§ WHAT IS NEEDED
From the Schutzhund thread, return word for word the stretch from "# Is Schutzhund" to "(Sep 20, 2008)".

┌─ DOCUMENT PASSAGE

# Is Schutzhund right for me?



## amber fletcher05 (Mar 31, 2009)

Eventually i would like my GSD to have some training in protection. My reason is because i was once a victim of crime. I never ever want anything like that to happen again especially since it took place in my own home. Would Schuntzhund make Bella a better "guard" dog? Or is there some other basic "protection" work she can learn. I basically want her to sound and look intimidating on command, or know how to protect me from someone who might want to harm me. Chances of it happening again are probably slim but i want to feel safe again in my home.


----------



## dreamofwrx (Sep 20, 2008)

It could, but it might not either. If you want a dog that you know will guard you from an intruder or "bad guy" you want to get into personal protection, not schutzhund. (I am assuming you want her to bite on command if someone comes at you or breaks in) Schutzhund is more sport oriented. 

Edit: That being said the best way to make sure you are not a victim in your own home is buy youself a 12 guage and keep it handy. Someone with a weapon will probably kill your dog.


----------



## onyx'girl (May 18, 2007)

└─
┌─ DATA LINES

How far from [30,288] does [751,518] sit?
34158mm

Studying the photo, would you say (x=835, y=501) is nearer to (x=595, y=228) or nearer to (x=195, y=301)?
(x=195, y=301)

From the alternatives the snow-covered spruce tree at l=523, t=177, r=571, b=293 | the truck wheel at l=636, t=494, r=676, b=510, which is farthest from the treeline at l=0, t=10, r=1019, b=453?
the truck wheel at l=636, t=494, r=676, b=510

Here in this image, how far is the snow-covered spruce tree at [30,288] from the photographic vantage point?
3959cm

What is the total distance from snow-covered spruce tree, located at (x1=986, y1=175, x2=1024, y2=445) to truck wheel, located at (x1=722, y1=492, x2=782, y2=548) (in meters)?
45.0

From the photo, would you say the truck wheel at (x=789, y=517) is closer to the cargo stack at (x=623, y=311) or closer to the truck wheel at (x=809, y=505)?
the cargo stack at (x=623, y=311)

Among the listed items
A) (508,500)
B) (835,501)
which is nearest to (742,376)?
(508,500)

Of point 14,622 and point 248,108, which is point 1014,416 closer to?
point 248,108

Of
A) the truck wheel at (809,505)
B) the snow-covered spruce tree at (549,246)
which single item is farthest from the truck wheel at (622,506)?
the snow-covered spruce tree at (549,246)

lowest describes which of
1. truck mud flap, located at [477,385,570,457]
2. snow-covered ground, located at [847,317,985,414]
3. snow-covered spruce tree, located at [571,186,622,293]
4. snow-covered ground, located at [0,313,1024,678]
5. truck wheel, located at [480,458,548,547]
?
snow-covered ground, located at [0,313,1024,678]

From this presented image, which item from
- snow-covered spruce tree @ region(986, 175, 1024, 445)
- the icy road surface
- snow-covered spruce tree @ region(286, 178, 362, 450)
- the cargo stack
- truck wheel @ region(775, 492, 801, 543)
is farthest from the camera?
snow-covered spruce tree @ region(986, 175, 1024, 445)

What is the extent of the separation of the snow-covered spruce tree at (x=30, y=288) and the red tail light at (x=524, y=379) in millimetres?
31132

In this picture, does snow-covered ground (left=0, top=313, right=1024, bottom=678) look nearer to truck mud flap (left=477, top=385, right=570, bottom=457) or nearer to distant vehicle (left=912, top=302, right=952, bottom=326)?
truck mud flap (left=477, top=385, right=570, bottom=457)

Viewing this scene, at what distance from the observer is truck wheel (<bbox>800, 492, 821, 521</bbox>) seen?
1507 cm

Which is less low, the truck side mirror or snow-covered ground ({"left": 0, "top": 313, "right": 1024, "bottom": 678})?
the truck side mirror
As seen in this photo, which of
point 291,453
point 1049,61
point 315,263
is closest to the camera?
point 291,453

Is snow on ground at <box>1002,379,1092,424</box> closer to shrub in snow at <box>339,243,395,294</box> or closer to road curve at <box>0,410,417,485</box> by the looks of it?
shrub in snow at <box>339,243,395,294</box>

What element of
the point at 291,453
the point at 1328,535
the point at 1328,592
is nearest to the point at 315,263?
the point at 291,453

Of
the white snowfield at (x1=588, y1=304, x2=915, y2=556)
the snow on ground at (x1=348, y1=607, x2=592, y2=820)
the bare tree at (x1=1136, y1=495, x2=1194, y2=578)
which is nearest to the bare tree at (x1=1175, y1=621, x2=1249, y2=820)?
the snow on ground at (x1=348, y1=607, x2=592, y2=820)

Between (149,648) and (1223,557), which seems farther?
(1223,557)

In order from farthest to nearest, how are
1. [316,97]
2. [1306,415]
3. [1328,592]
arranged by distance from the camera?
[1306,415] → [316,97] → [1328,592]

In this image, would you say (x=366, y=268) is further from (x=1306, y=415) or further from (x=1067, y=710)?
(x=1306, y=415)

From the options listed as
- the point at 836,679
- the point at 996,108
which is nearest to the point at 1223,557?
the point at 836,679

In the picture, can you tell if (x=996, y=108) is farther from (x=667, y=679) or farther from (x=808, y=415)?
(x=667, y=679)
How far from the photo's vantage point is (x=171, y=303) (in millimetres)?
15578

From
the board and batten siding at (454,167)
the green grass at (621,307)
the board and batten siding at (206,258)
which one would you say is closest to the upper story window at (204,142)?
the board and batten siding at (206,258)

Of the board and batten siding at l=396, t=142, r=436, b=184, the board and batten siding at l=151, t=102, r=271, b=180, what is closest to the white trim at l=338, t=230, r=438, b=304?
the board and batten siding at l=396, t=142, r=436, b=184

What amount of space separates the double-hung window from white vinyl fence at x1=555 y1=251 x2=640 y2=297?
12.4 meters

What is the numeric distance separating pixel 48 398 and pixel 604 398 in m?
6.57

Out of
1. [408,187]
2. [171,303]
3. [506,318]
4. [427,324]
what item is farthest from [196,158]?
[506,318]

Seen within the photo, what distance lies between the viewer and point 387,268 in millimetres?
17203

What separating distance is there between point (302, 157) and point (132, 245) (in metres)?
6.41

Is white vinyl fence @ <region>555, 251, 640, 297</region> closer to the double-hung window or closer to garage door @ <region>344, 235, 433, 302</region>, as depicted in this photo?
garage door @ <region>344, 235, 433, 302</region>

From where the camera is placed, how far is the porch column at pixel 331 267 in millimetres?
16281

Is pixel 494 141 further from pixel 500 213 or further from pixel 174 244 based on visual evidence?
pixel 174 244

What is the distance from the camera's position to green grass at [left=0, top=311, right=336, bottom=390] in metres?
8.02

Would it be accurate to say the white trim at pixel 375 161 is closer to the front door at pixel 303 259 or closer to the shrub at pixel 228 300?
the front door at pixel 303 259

└─

§ ANSWER TO THIS TASK
# Is Schutzhund right for me?



## amber fletcher05 (Mar 31, 2009)

Eventually i would like my GSD to have some training in protection. My reason is because i was once a victim of crime. I never ever want anything like that to happen again especially since it took place in my own home. Would Schuntzhund make Bella a better "guard" dog? Or is there some other basic "protection" work she can learn. I basically want her to sound and look intimidating on command, or know how to protect me from someone who might want to harm me. Chances of it happening again are probably slim but i want to feel safe again in my home.


----------



## dreamofwrx (Sep 20, 2008)